----- Given records -----

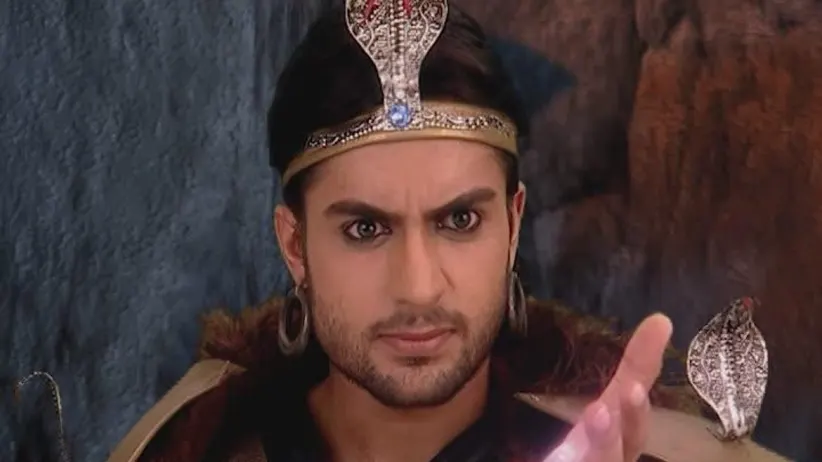 Episode 38 - Naaginn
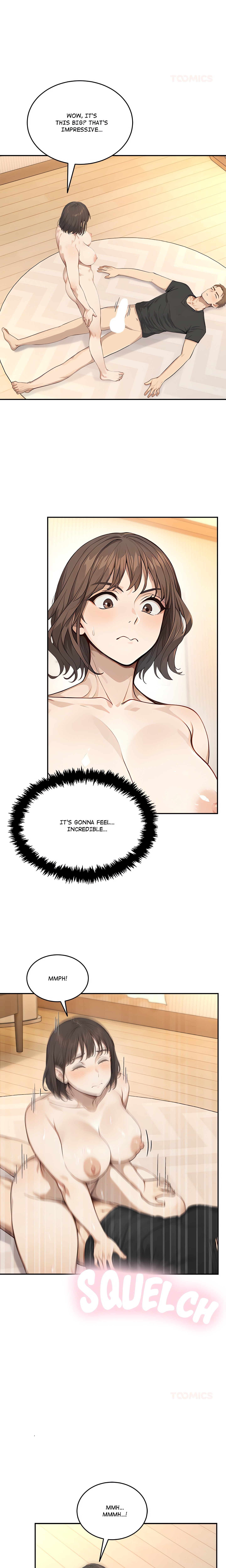 The New CEO’s Management Diaries chapter 11 page 18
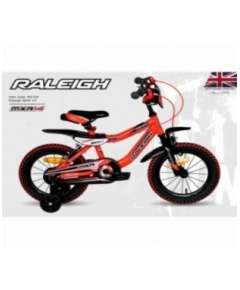 Raleigh 14'' Bicycle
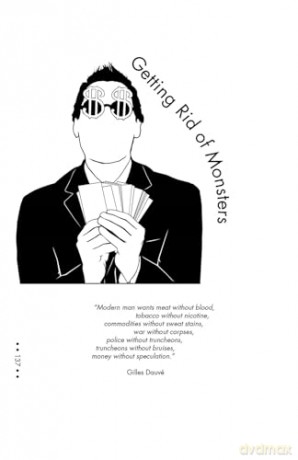 Housing Monster, The: Second Edition [KOMIKS]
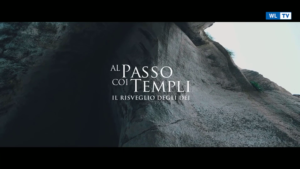 Al passo coi templi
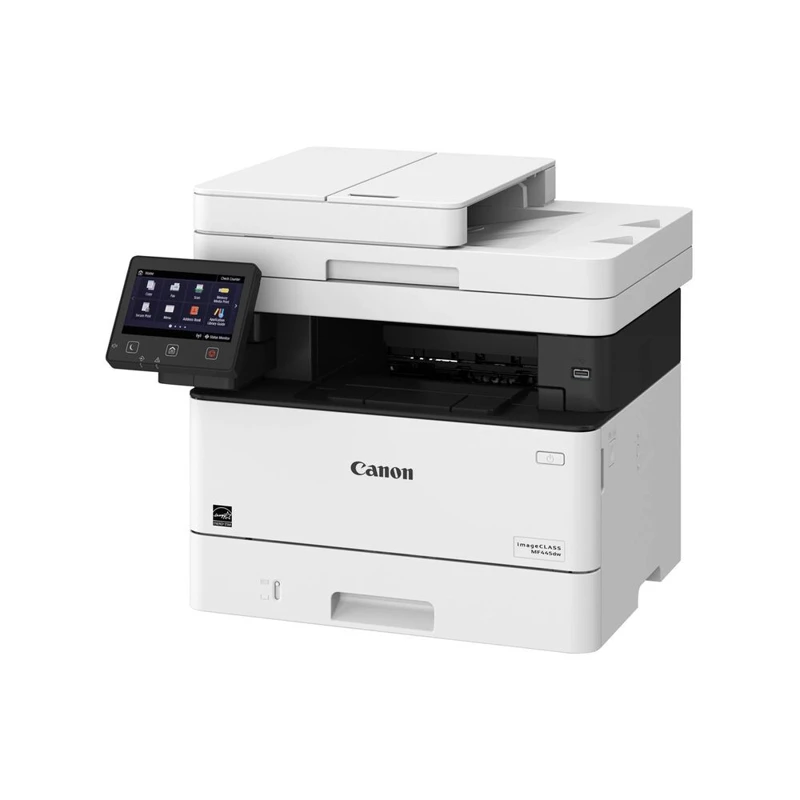 CANON I-SENSYS MF455DW 1-DE 3 PRINTER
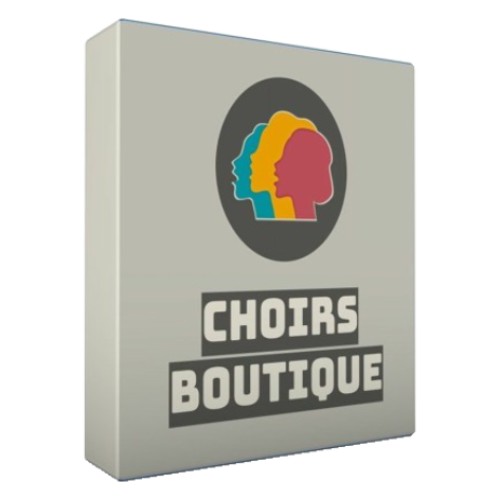 Choirs Boutique 2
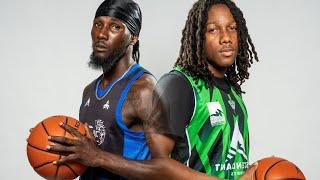 WOLVES VS BRAVES | GAME 11 | ASCENDANTS BASKETBALL LEAGUE 2025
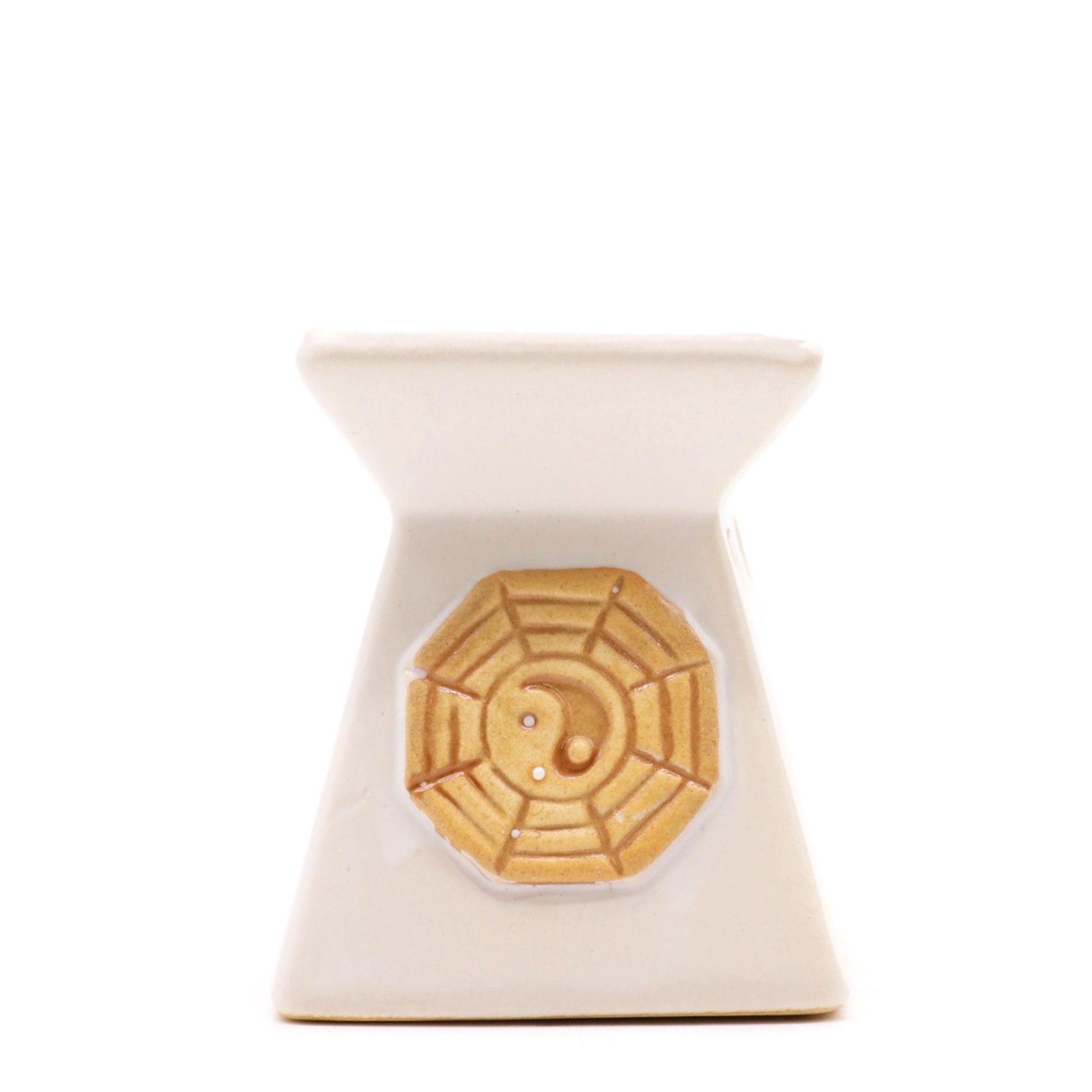 Classic Yin Yang Oil Burners – image 1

-----

**What is being asked**
Nothing but the lines from the one with "Al passo coi templi" through the last line of the material above should appear in the answer, each copied exactly, with no pictures.

**Answer to this task**
 Al passo coi templi
 CANON I-SENSYS MF455DW 1-DE 3 PRINTER
 Choirs Boutique 2
 WOLVES VS BRAVES | GAME 11 | ASCENDANTS BASKETBALL LEAGUE 2025
 Classic Yin Yang Oil Burners – image 1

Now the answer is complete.